Strange, abusive letters start to appear in Shrewsbury College and other odd stunts. The existance of the women’s college at Oxford still feels very fragile so the Dean is understandably anxious for these incidents to be dealt with quietly, described as “A cross between a poltergeist and a poison pen”, without involving any official outside channels that might draw attention and risk parents refusing to send their cherished offspring to the university.
Harriet receives a heartfelt letter from the Dean for help and takes on the task to investigate, and she’s soon perplexed :
“Crime was too easy in a place like this, the college was too big, too open. Even if a form had been seen crossing the quad with a bolster, or indeed for that matter a complete set of bedding and a mattress nobody would think anything of it. Some hardy, fresh air fiend sleeping out. That would be the natural conclusion. Harriet, exasperated, went over to Bodley and plunged into her researches upon Le Fanu. There, at least, one did know what one was investigating.”

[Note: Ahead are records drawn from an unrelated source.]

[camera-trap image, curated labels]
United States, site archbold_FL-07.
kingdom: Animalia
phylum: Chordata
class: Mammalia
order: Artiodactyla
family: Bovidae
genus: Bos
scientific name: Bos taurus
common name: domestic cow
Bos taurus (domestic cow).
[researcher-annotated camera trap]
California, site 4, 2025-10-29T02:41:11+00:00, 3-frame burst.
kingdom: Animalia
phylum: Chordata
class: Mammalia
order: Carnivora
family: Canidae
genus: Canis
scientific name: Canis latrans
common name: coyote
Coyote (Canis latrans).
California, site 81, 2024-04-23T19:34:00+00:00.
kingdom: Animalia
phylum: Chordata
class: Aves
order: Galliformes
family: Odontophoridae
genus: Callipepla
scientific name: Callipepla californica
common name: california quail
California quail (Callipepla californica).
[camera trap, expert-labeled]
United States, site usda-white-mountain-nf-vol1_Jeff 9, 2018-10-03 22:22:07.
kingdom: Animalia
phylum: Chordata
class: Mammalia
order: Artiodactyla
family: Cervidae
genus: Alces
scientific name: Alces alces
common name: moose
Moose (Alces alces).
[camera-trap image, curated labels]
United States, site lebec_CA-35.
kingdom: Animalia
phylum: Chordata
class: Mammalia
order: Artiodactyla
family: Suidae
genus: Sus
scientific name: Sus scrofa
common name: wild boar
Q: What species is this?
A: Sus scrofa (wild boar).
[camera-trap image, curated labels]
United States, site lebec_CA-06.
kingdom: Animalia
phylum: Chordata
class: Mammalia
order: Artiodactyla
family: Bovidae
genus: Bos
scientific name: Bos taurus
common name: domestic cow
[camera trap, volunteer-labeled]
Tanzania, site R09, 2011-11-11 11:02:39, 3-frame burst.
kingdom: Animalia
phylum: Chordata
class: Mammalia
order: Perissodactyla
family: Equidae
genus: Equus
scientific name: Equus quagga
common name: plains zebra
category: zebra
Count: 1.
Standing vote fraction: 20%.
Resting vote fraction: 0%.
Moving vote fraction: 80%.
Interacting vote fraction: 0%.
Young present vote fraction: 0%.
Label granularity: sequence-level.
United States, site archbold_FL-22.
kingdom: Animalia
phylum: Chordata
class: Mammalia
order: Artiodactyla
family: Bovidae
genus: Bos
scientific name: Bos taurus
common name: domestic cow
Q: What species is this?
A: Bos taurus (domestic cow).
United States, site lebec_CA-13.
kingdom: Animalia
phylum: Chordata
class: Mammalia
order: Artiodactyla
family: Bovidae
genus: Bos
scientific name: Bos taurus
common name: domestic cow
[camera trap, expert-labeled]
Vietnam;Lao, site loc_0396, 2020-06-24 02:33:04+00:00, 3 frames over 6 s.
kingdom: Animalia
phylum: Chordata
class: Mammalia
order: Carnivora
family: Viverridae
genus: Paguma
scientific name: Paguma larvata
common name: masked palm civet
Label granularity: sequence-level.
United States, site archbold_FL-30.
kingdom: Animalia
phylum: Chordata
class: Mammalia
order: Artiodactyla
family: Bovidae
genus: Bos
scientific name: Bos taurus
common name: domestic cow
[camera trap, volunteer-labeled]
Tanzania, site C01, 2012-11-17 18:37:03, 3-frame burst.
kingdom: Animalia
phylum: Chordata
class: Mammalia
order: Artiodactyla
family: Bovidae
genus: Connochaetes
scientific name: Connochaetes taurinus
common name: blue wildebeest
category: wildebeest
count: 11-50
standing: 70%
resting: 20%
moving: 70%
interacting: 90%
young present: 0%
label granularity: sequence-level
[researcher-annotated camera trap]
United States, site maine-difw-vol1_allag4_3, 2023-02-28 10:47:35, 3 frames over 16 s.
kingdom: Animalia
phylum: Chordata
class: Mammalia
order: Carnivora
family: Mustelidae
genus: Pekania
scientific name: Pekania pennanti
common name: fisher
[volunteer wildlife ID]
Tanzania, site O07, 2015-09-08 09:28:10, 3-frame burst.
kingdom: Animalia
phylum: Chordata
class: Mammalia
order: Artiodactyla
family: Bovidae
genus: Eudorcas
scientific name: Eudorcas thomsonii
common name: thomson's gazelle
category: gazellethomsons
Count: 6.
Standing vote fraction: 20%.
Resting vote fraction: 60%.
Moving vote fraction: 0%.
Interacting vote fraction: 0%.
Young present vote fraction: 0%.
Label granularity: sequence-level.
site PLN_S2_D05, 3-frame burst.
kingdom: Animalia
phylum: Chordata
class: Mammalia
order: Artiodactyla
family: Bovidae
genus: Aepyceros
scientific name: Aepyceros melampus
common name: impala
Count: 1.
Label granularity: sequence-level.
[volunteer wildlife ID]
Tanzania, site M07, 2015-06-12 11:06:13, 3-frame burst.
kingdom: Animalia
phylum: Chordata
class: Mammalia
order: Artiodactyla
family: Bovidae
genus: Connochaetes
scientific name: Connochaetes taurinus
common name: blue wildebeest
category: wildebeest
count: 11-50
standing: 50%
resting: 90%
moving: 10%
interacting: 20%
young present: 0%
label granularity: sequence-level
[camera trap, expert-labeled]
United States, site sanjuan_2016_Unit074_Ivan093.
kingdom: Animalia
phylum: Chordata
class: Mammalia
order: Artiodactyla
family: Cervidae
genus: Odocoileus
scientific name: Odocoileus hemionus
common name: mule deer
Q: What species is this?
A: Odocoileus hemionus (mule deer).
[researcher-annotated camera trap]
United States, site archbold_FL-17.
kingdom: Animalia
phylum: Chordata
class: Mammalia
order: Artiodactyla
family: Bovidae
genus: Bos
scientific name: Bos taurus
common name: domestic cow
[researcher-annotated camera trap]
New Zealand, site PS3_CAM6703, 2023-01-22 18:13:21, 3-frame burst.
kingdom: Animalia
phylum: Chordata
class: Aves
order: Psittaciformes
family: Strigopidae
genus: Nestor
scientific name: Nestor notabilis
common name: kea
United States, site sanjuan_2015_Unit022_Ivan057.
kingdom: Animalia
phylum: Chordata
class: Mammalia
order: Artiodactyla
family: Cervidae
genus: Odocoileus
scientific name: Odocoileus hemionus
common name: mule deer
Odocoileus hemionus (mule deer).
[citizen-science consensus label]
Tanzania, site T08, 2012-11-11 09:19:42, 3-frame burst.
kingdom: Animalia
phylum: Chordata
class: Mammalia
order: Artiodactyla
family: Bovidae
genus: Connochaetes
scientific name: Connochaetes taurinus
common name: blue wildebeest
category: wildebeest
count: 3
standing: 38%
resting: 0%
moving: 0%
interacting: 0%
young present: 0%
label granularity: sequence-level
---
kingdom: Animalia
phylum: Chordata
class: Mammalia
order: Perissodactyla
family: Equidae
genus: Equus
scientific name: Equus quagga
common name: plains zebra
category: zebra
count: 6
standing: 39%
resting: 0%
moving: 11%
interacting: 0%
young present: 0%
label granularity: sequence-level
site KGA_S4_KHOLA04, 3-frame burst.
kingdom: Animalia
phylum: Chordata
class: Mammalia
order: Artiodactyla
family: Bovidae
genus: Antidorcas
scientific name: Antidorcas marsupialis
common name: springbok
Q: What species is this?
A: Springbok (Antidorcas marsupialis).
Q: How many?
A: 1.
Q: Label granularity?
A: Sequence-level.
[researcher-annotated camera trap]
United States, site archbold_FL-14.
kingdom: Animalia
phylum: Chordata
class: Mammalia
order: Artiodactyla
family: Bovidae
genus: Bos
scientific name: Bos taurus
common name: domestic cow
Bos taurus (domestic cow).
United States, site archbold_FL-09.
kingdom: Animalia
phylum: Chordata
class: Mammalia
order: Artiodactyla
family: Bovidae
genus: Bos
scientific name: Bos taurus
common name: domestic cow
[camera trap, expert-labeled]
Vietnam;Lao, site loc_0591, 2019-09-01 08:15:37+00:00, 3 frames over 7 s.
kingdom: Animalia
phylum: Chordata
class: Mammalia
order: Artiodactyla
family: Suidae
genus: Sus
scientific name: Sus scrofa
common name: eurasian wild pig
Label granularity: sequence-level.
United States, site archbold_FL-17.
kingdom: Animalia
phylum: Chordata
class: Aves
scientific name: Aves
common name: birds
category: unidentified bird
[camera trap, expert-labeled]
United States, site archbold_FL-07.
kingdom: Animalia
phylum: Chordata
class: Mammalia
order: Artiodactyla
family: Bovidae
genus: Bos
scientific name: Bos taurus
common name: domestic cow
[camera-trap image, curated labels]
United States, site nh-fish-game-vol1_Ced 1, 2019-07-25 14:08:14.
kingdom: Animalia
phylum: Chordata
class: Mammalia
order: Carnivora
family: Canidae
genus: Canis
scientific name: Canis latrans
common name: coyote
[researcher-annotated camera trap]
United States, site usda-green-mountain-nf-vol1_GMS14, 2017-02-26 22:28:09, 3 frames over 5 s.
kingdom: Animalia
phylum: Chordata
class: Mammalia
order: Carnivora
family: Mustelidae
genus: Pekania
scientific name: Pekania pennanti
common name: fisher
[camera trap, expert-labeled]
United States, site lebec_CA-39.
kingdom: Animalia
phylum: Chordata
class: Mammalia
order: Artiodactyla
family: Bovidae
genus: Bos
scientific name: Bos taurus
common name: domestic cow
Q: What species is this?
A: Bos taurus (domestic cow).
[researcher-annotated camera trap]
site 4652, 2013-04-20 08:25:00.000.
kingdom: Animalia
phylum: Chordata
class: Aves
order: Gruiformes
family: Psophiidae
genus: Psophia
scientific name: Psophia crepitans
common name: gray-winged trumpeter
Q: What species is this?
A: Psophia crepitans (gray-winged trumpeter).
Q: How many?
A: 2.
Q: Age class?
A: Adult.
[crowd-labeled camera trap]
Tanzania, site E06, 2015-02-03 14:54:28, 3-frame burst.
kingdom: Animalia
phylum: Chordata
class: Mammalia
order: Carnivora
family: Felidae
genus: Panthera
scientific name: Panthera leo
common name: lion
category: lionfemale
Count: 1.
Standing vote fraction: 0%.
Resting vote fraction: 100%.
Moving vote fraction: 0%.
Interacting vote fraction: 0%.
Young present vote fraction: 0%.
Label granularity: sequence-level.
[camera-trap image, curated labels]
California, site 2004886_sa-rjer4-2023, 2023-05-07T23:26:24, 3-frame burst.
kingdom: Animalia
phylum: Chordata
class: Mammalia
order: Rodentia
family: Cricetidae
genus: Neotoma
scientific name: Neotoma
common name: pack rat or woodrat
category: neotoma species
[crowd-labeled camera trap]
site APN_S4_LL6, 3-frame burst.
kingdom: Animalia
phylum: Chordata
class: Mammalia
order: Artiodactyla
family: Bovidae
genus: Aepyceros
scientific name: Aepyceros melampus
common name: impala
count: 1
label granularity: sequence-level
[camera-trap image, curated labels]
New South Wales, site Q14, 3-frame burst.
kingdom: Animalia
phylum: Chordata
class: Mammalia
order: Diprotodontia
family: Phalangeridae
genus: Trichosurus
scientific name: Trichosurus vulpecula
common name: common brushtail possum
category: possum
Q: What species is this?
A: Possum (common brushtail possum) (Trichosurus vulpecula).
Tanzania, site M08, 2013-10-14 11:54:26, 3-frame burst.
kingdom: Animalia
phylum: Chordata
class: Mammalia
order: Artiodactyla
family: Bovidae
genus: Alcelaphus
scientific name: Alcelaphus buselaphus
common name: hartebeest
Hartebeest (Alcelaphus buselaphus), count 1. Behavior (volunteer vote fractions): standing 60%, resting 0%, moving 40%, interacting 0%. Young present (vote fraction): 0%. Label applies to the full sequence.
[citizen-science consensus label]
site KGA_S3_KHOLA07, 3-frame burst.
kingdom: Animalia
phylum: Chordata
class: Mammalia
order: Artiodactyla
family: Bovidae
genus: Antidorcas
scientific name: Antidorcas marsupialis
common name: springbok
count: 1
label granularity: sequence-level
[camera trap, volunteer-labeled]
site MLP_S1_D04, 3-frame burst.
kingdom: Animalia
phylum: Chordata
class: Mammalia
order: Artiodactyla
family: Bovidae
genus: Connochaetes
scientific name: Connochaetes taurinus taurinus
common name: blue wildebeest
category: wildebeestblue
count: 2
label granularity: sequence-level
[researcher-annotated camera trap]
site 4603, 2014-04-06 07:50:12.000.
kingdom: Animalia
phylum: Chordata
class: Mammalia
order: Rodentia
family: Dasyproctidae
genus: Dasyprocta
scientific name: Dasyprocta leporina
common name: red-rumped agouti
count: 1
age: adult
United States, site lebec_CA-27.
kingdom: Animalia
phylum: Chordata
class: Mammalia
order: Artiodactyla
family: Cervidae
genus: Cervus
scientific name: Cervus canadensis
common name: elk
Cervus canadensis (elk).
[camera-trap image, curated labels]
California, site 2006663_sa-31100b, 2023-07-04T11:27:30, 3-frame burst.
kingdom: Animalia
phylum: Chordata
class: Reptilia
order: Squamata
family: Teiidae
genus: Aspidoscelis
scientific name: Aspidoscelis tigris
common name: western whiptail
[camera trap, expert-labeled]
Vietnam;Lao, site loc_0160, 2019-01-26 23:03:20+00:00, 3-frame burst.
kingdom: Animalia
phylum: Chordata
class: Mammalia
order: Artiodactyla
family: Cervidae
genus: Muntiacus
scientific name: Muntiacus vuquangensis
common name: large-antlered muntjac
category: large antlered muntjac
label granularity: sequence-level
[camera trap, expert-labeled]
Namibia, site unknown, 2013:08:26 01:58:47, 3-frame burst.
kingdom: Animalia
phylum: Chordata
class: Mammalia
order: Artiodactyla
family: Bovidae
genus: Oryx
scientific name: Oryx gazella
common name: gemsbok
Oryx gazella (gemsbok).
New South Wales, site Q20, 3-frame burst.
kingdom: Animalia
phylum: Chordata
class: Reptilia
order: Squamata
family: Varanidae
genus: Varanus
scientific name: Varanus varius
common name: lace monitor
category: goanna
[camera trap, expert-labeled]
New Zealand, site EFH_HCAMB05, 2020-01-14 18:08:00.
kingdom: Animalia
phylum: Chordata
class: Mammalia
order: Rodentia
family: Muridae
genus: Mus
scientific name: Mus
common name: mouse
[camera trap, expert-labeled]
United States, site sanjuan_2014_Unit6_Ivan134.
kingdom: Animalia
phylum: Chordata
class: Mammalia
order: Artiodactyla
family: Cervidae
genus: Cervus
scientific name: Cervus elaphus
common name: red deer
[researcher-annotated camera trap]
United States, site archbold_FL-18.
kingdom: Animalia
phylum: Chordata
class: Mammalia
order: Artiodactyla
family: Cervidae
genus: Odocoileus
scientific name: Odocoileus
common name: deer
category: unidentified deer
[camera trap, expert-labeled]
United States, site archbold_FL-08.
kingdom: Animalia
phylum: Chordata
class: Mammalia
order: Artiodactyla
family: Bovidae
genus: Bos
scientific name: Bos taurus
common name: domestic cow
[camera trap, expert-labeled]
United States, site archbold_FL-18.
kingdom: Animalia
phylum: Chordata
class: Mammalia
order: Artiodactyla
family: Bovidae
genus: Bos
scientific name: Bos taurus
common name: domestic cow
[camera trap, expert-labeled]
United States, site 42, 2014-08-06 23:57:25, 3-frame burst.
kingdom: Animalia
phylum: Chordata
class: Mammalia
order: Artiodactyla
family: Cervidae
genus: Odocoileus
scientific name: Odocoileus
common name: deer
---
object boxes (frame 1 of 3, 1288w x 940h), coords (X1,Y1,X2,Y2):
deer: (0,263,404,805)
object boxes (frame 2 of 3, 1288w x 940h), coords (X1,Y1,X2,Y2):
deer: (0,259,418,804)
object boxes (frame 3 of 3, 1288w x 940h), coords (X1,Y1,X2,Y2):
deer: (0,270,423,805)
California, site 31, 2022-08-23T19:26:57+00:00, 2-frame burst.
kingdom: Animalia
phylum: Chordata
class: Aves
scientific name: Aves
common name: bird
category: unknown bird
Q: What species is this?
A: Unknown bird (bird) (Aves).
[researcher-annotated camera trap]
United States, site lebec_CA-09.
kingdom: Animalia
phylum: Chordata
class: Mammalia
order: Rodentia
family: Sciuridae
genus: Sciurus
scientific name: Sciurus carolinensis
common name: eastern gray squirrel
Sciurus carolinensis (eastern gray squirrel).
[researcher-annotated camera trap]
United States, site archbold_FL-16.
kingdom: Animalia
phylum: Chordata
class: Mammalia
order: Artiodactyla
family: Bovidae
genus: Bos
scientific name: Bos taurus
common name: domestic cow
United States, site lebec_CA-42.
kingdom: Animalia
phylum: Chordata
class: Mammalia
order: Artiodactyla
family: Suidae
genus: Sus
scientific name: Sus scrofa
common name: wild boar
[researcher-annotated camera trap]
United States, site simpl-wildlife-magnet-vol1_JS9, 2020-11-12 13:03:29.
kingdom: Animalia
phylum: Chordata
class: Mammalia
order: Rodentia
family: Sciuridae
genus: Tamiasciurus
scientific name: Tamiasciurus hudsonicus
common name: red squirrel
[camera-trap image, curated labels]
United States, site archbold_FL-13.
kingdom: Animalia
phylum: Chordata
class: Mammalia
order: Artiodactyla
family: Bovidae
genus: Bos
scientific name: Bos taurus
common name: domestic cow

I had suspicions of who the culprit was but didn’t have it all right. The mystery was almost in the background for me as I was so fascinated by everything else going on; this book was written in 1935 and brings into focus some of the attitudes of the time around class, and the role of women. Eugenics is discussed and Hitler’s Germany is referred to several times. I really enjoy Dorothy L Sayers’ writing and found this one surprising, complex and unusual. Lord Peter is drafted in when Harriet’s worried things are escalating and their scenes together are always brilliant, especially one which takes place on the river and another involving a very strange self defence lesson! Highly recommended.